The secret ingredient: "reinforcement learning," in which playing itself for millions of games allows the program to learn from experience. This works because AGZ is rewarded for the most useful actions (i.e., devising winning strategies). The AI does this by considering the most probable next moves and calculating the probability of winning for each of them. AGZ could do this in 0.4 seconds using just one network. (The original AlphaGo used two separate neural networks: one determined next moves, while the other calculated the probabilities.) AGZ only needed to play 4.9 million games to master Go, compared to 30 million games for its predecessor.
“Instead of processing human instructions and knowledge at tremendous speed, AlphaZero generates its own knowledge.”
AGZ was designed specifically to play Go. AlphaZero generalizes this reinforced-learning approach to three different games: Go, chess, and shogi, a Japanese version of chess.
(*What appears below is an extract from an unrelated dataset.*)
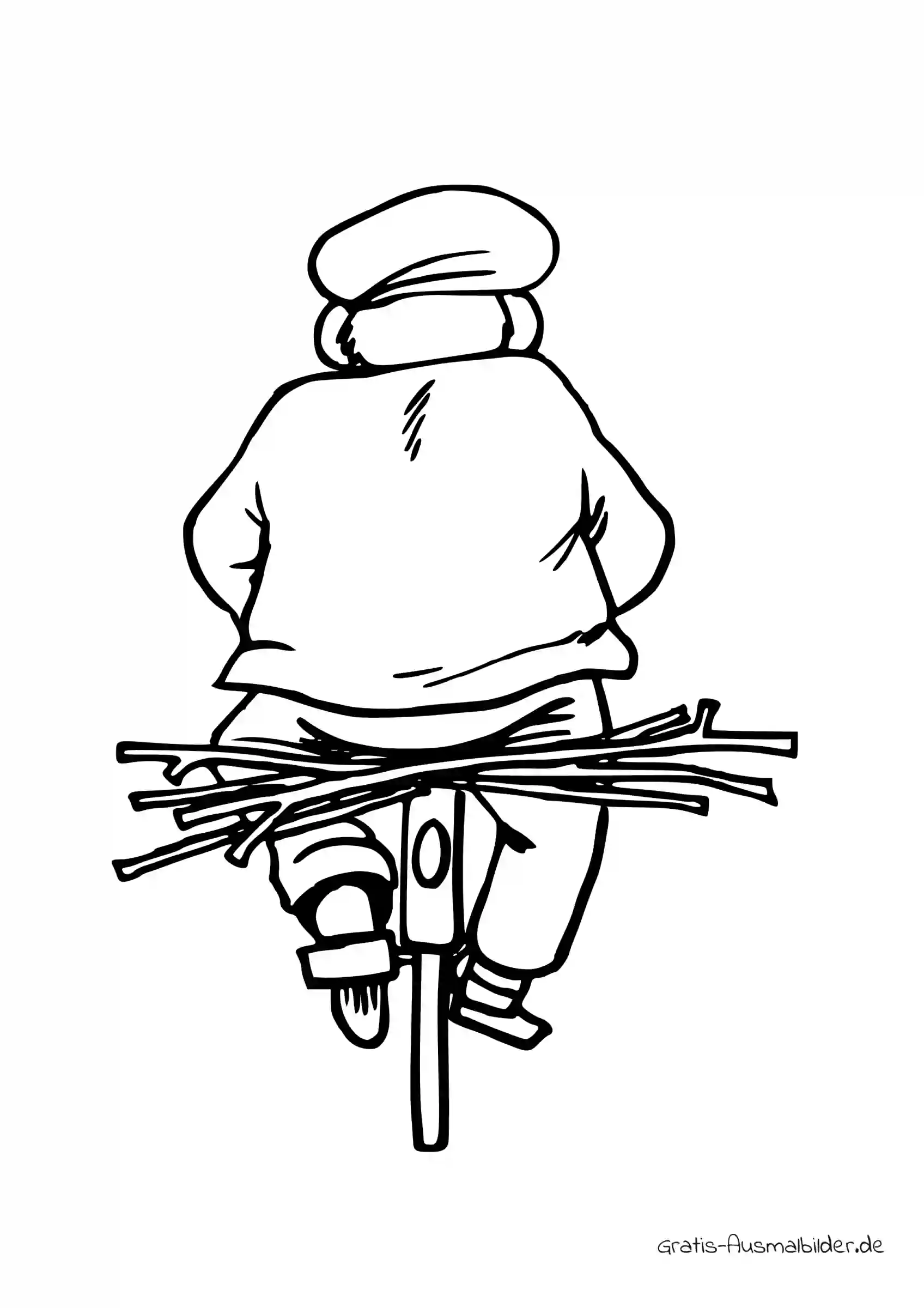 Ausmalbild Mann auf Fahrrad mit Stöckern auf dem Gepäckträger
According to an accompanying perspective penned by Deep Blue team member Murray Campbell, this latest version combines deep reinforcement learning (many layers of neural networks) with a general-purpose Monte Carlo tree search method.
"AlphaZero learned to play each of the three board games very quickly by applying a large amount of processing power, 5,000 tensor processing units (TPUs), equivalent to a very large supercomputer," Campbell wrote.
"Instead of processing human instructions and knowledge at tremendous speed, as all previous chess machines, AlphaZero generates its own knowledge," said Kasparov. "It does this in just a few hours, and its results have surpassed any known human or machine." Hassabis, who has long been passionate about chess, says that the program has also developed its own new dynamic style of play—a style Kasparov sees as much like his own.
There are some caveats. Like its immediate predecessor, AlphaZero's basic algorithm really only works for problems where there are a countable number of actions one can take. It also requires a strong model of its environment, i.e., the rules of the game. In other words, Go is not the real world: it's a simplified, highly constrained version of the world, which means it is far more predictable.
"[AlphaZero] is not going to put chess coaches out of business just yet," Kasparov writes. "But the knowledge it generates is information we can all learn from." David Silver, lead researcher of the AlphaZero project, has high hopes for future applications of that knowledge. "My dream is to see the same kind of system applied not just to board games but to all kinds of real-world applications, [such as] drug design, material design, or biotech," he said.
Poker is one contender for future AIs to beat. It's essentially a game of partial information—a challenge for any existing AI. As Campbell notes, there have been some programs capable of mastering heads-up, no-limit Texas Hold 'Em, when only two players are left in a tournament. But most poker games involve eight to 10 players per table. An even bigger challenge would be multi-player video games, such as Starcraft II or Dota 2. "They are partially observable and have very large state spaces and action sets, creating problems for Alpha-Zero like reinforcement learning approaches," he writes.
One thing seems clear: chess and Go are no longer the gold standard for testing the capabilities of AIs. "This work has, in effect, closed a multi-decade chapter in AI research," Campbell writes. "AI researchers need to look to a new generation of games to provide the next set of challenges."